MIAMI — Adding methylenedioxymethamphetamine (MDMA), also known as ecstasy, to intensive psychotherapy appears to relieve posttraumatic stress disorder (PTSD), regardless of the cause, pooled data from six phase 2 studies show. The findings were presented at the American Society of Clinical Psychopharmacology (ASCP) 2018 annual meeting.

The pooled data from the trials showed that 53% of patients with chronic PTSD whose condition was resistant to other therapies were free of PTSD symptoms after undergoing MDMA-assisted psychotherapy sessions and that this relief persisted at 12-month follow-up. The US Food and Drug Administration (FDA) recently granted breakthrough therapy designation to MDMA as an adjunct to psychotherapy for adults with PTSD.

MDMA-assisted psychotherapy consists of three nondrug preparatory sessions that last 90 minutes each. These are followed by two or three all-day (8-hour) psychotherapy sessions in which MDMA is given. The 8-hour MDMA-assisted psychotherapy sessions are spaced a month apart. Neuroimaging studies in healthy individuals have shown that MDMA decreases activity in the amygdala and increases the connectivity between the hippocampus and the amygdala.

The six trials included 107 participants with chronic PTSD. All had total score of 50 on the Clinician Administered PTSD scale (CAPS-4). Patients were randomly assigned to receive either active treatment with MDMA or placebo and psychotherapy.

The pooled data showed a significant reduction in total scores on the CAPS-4 from baseline (P < .001) among patients who received MDMA-assisted psychotherapy.

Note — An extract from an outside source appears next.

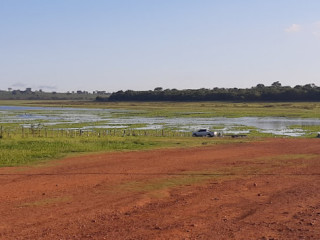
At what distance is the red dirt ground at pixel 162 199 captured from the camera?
37.3ft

In the placebo group, which consisted of 31 patients, 23% no longer met PTSD criteria; in the MDMA-assisted group, 72 patients (53%) no longer met PTSD criteria.

In addition, MDMA-treated patients showed significant improvements in depression, as measured by the Beck Depression Inventory–II (P < .05), and sleep quality, as measured by the Pittsburgh Sleep Quality Index (P < .05).

From: American Society of Clinical Psychopharmacology (ASCP) 2018. Abstract 3001456, presented May 30, 2018.